◆ Source text
◇ ◇ ◇ ◇ ◇ ◇ ◇

Dressur Pervers (Rollkur, Hyperflexion)
- by Dr. Thomas Ritter
©2005 All Rights Reserved
Dressur pervers – perverted dressage – was the title of an article in Germany’s oldest and most respected dressage magazine, Sankt Georg, last summer, which sparked a debate about dressage practices that even made it into the German mainstream news media. The discussion focuses especially on the deep and overflexed training method that Anky van Grunsven and the Dutch team are using, but it is set within the wider
context of animal abuses that can be witnessed in the warmup rings of even the top dressage shows in Europe. For instance, some of the leading international riders had to be reprimanded by the ring stewards for treating their horses too roughly. Some horses that compete at the European and World Championships show unpredictable behavior from time to time that raises questions of whether these horses are simply bred very hot, or whether they may be pressured too much or trained too fast, so that their brains and bodies can’t keep up with the demands made of them. Newspapers report of children who tell their parents they no longer want to watch the horse show, because they don’t like the way the horses are being treated by their riders. There are even allegations that some European riders subjugate their horses with electric shocks, bungee cords, and by withholding water.
The more flagrant abuses in the warmup rings with reins, whips, and spurs are relatively easy to spot, and the FEI, as well as the various national organizations are clearly condemning any unethical, cruel, abusive, or harmful treatment of horses. But what about a training method, such as the “deep and overflexed” method, whose proponents not only claim that it is healthy for the horse, but who also win all the major competitions, European Championships, World Championships, and Olympic Games?

◇ ◇ ◇ ◇ ◇ ◇ ◇

◆ Stored data
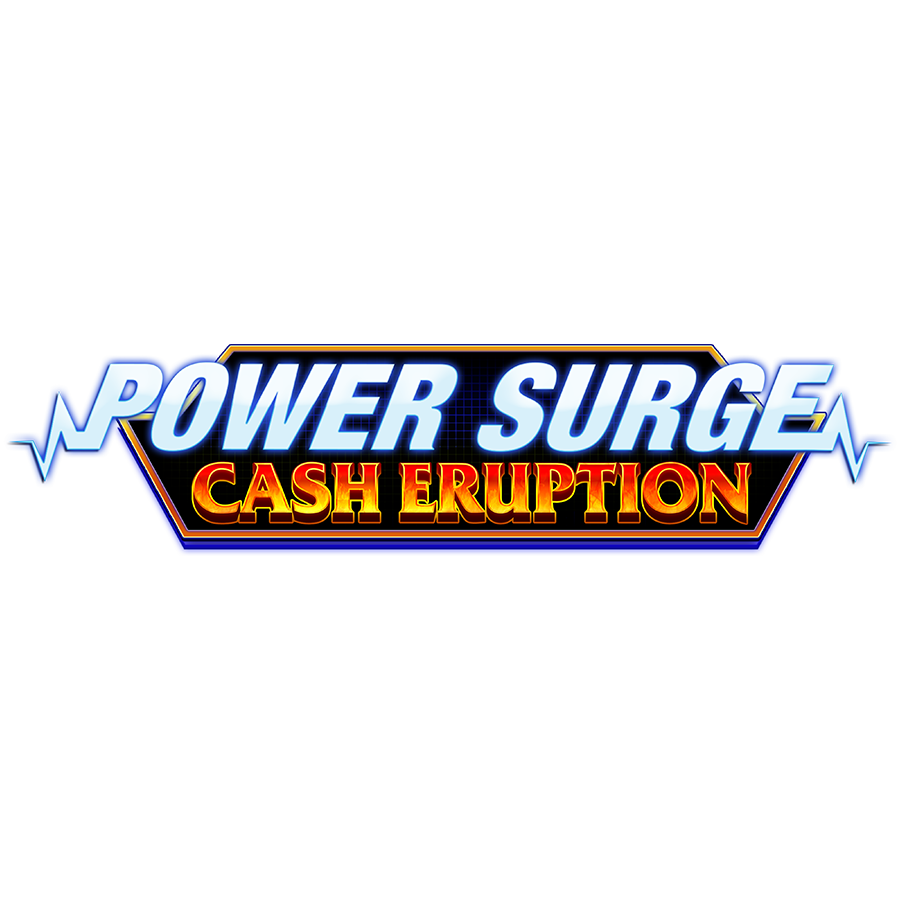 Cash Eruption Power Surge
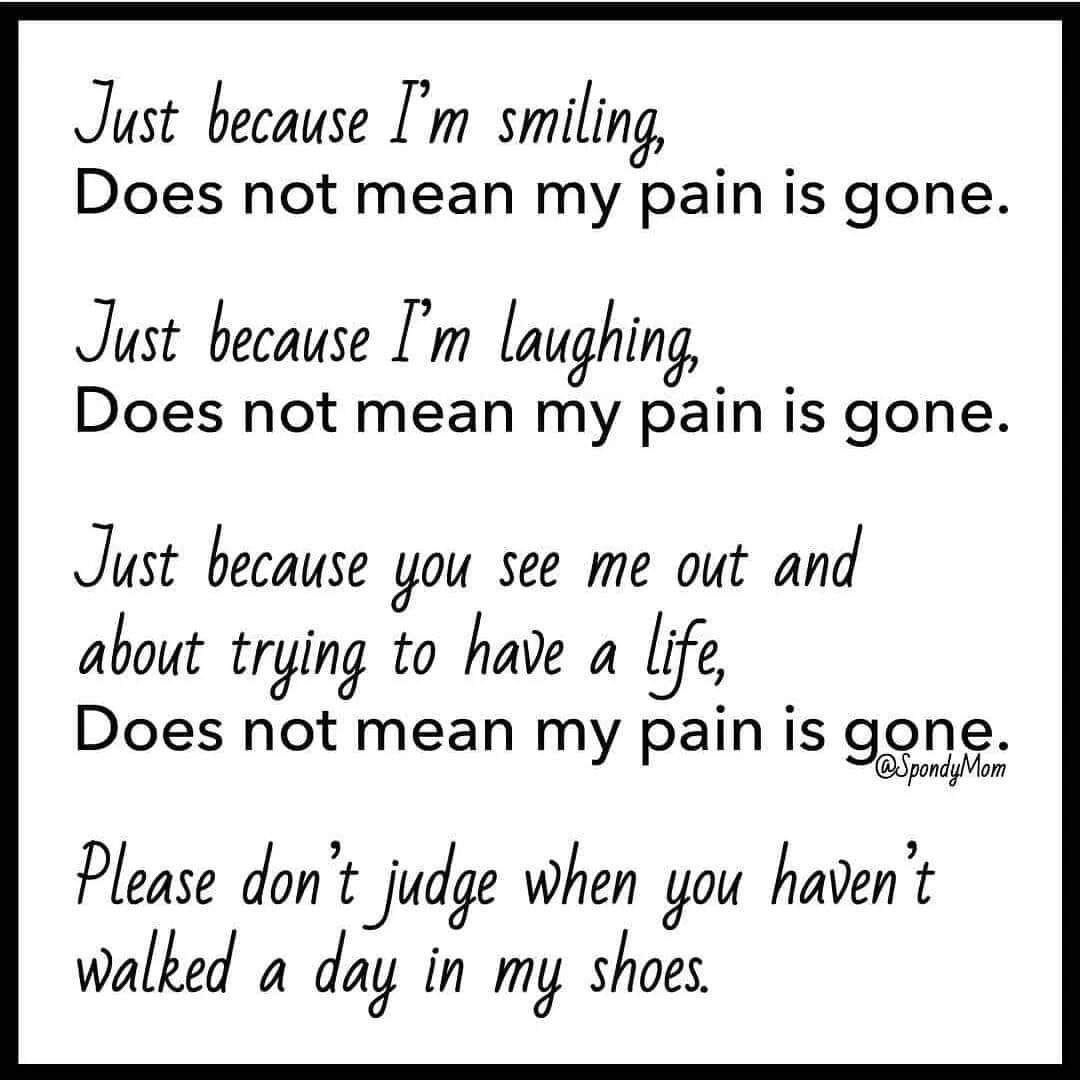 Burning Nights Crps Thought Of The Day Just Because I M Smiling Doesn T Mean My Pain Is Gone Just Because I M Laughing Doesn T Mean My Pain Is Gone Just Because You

◇ ◇ ◇ ◇ ◇ ◇ ◇

◆ What to work on
1. Translate this sentence from the dressage article into Spanish: "For instance, some of the leading international riders had to be reprimanded by the ring stewards for treating their horses too roughly."
2. Carry on the dressage article, picking up right after its closing question about the "deep and overflexed" method.

◆ Answers provided
1. Por ejemplo, algunos de los principales jinetes internacionales tuvieron que ser amonestados por los comisarios de pista por tratar a sus caballos con demasiada dureza.

2.
It is always difficult to argue with success, especially if the critics are other competitors, who didn’t win, because one could accuse the critics of being motivated by envy, rather than concern for the horse or the purity of the classical teachings.
However, if the criticism comes from undisputed authorities in the saddle who are no longer actively competing, such as Klaus Balkenhol and the late Egon von Neindorff, or if veterinarians start to weigh in against the deep and overflexed method, arguing that is detrimental for the horse’s health, these experts cannot be nearly as easily ignored as being jealous or “not knowing what they are talking about”.
The Sankt Georg article forced the debate about the “Rollkur” or “deep and overflexed” method from the internet discussion lists and chat rooms into the media spotlight, so that the German National Federation felt the need to release an official statement, in which it says: “Training methods with very pronounced ‘curling up’ and lateral ‘overflexion’ of the horse’s neck have repeatedly been propagated in the history of equestrian sport. The ‘Richtlinien für Reiten und Fahren’, that are binding nationally (in Germany), as well as the classical teachings and the relevant literature on which the Richtlinien are based, recognize that these practices are wrong. This method is currently again under intense discussion, internationally. Based on the insights of the Richtlinien für Reiten und Fahren, the German National Federation continues to hold that the excessive ‘curling up’ and lateral ‘overflexion’ of the horse’s neck is an erroneous method.”
Holger Schmezer, the coach of the German national team, calls himself a fundamentalist in a newspaper article. He says that the Richtlinien, the product of long practical experience, form the basis of his own work as well as of the many German successes. While he does not see a problem with bringing the horse’s head temporarily slightly behind the vertical, he categorically rejects the “deep and overflexed” method in which horses are ridden for extended periods of time with their mouth almost on their chest. However, he stops short of calling Anky van Grunsven’s training abusive.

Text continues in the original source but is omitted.